New citizens must take 'French' names, right-wing politician Julien Aubert insists

Julien Aubert addresses the government on 12 December, 2017: AFP/Getty
Julien Aubert addresses the government on 12 December, 2017: AFP/Getty

Anyone who wants to take French nationality, including Britons seeking refuge from Brexit, should be forced to take a French first name from the Christian saints or the great figures of the country’s history before they get their passport, a leading opposition politician has said.

That is just one of the 18 radical proposals that Julien Aubert, deputy secretary general of the right-wing Les Républicains party founded by Nicolas Sarkozy, outlines in a new pamphlet he has published with the stated aim of better integrating Muslims into France’s staunchly secular society.

Making foreigners take a French name is an idea which has gained traction in France since the reactionary and bestselling author Eric Zemmour launched a blistering attack on a black TV commentator.

In September, Zemmour, who also writes a weekly column for the conservative newspaper Le Figaro, told Hapsatou Sy, another guest on the television programme on which he was appearing, that it was a pity her parents had not given her a proper “French name”.

“Your name is an insult to France,” said the author of French Suicide and French Destiny, in which he mixes unabashed Islamophobia with historical revisionism.

The remarks sparked yet another round of soul-searching about French national identity and rekindled the often bitter debate on whether the country’s Muslims, numbering between 5 and 7 million both French and foreign, can be fully integrated.

Mr Aubert’s approach is slightly less antagonistic than Zemmour’s, even if it does fit largely with what the writer preaches on the issue of names.

“Any foreigner who becomes French, or any child born here to foreign parents, should at the moment of acquiring nationality take on a second name that is French,” he told The Independent.

That goes not just for Muslims, he said, but for any foreigner, be they Chinese or American or British, who have applied in their thousands for French nationality since the Brexit referendum.

“The best thing a foreigner can do when he arrives in a country if he wants to integrate is to fit in,” said Mr Aubert, and in his view taking a solid French name such as Jean or Michel is a good place to start.

The name would however not become the person’s main first name unless he or she so wished.

Mr Aubert noted approvingly that until 1993, French parents were legally obliged to pick a name for their offspring from a long list of acceptable “prénoms” drawn up by authorities.

His 50-page pamphlet titled the “Tricolour Booklet on the Islam(s) of France”, also calls for Muslim women to be banned from wearing headscarves in public institutions such as publicly owned companies or universities, and even in the street in certain circumstances.

France banned the wearing of hijabs by pupils in state schools and employees in state buildings in 2004 on the grounds of secularism.
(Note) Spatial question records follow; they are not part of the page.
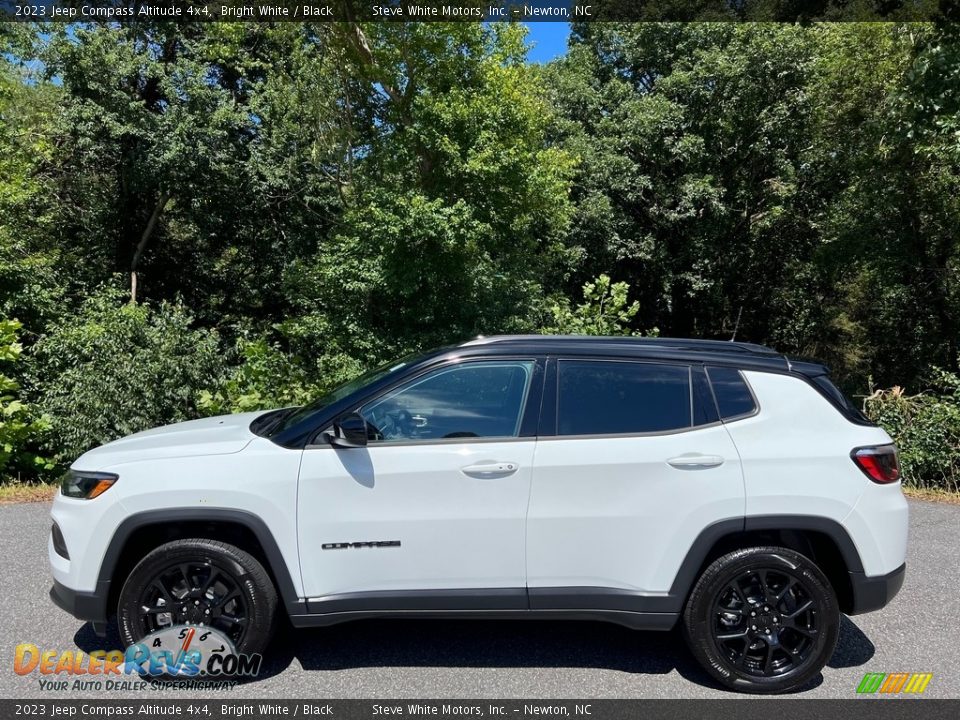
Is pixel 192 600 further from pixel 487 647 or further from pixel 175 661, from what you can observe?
pixel 487 647

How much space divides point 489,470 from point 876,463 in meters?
1.93

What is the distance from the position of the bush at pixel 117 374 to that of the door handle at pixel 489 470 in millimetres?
7814

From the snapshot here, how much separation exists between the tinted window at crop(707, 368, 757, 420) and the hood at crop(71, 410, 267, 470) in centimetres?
243

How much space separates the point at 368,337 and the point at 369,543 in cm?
961

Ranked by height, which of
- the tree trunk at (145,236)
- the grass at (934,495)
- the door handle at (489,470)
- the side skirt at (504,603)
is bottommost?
the grass at (934,495)

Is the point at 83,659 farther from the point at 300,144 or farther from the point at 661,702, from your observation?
the point at 300,144

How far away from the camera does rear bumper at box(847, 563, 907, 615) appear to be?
3.68m

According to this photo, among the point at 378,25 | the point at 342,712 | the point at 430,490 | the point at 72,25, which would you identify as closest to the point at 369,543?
the point at 430,490

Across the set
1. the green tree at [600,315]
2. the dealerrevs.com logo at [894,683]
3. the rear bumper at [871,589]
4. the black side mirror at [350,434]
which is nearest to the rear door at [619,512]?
the rear bumper at [871,589]

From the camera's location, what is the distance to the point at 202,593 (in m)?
3.71

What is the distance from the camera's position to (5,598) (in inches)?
184

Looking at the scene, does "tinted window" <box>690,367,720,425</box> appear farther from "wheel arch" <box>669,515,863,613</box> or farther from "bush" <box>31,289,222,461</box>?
"bush" <box>31,289,222,461</box>

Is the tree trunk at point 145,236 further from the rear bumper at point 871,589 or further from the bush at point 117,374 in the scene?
the rear bumper at point 871,589

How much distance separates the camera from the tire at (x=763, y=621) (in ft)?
12.0
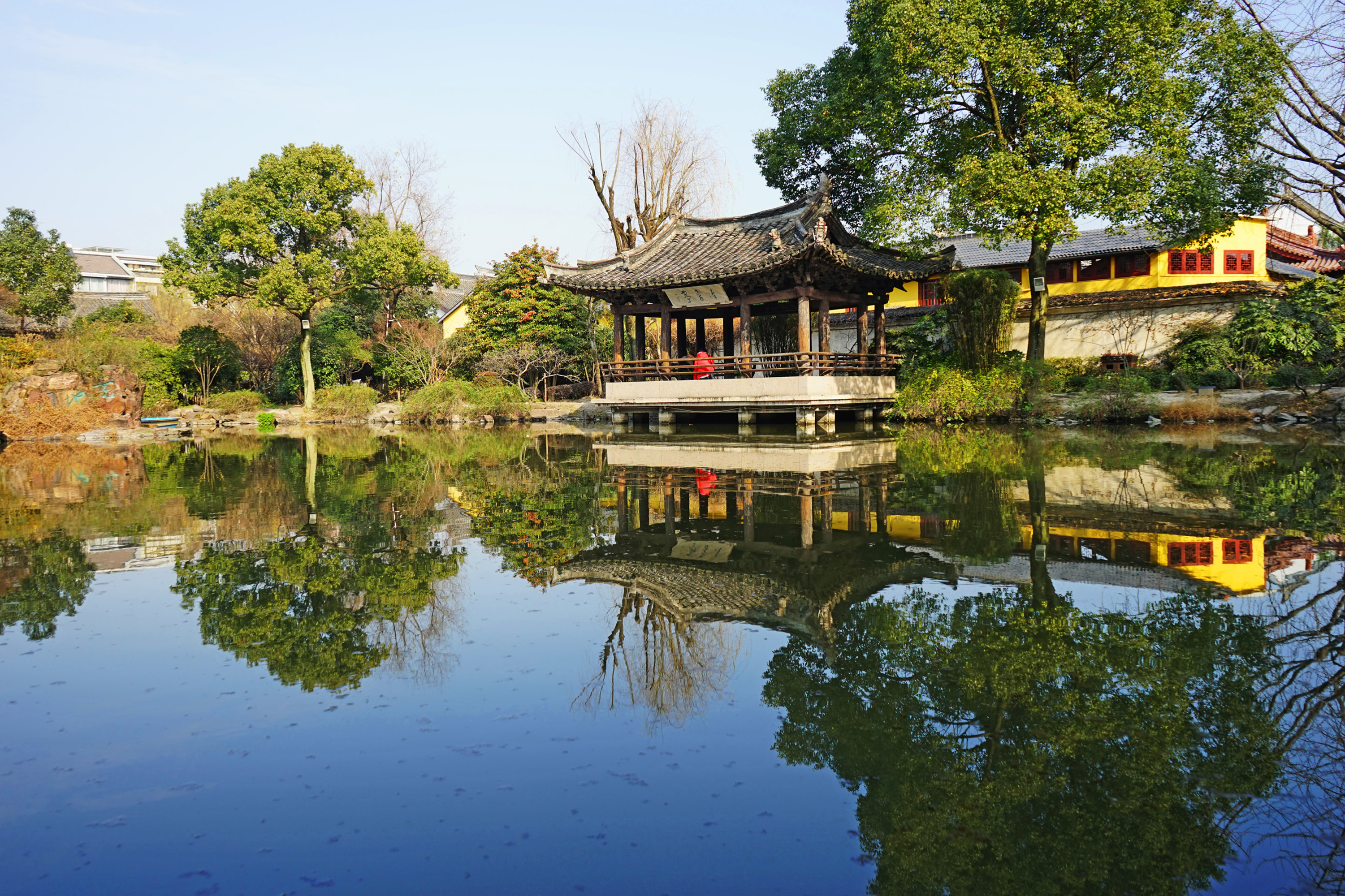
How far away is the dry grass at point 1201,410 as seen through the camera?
1611 centimetres

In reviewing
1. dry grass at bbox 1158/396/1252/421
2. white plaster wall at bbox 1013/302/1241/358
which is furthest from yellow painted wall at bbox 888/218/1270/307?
dry grass at bbox 1158/396/1252/421

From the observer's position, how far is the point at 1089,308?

And in 2010 it banned the burqa, which fully covers a woman’s face and body, in any public space.

Mr Aubert said that his proposal to make foreigners take on a French name was not inspired by Zemmour’s televised outburst.

He also dismissed the claim by the far-right leader Marine Le Pen that she had the same idea years ago.

“I don’t recall Marine Le Pen ever saying this,” Mr Aubert said.

Jean-Yves Camus, a political scientist and an expert on the far right, said Mr Aubert’s idea about names was “absurd”.

He notes that the rules for getting French nationality in the 1930s, when among other waves of immigration there was an influx of Jews from eastern Europe, were far more stringent than they are today, yet then there was no requirement to take on a French first name.

Mr Aubert said Les Républicains party leader Laurent Wauquiez had not yet expressed an opinion on his proposition, and he could not yet say whether the idea would become official party policy.

Les Républicains, under various names, had been in and out of power In France for decades until the centrist Emmanuel Macron came along and upended French politics when he won the presidential election last year.

The party, now reduced to a rump in parliament and bitterly divided, has lurched to the right under Mr Wauquiez in a bid to win over Le Pen voters, and has hardened its anti-immigration stance.

Mr Aubert’s desire to force foreigners to take on French names when they become French would not appear out of keeping with current party policy.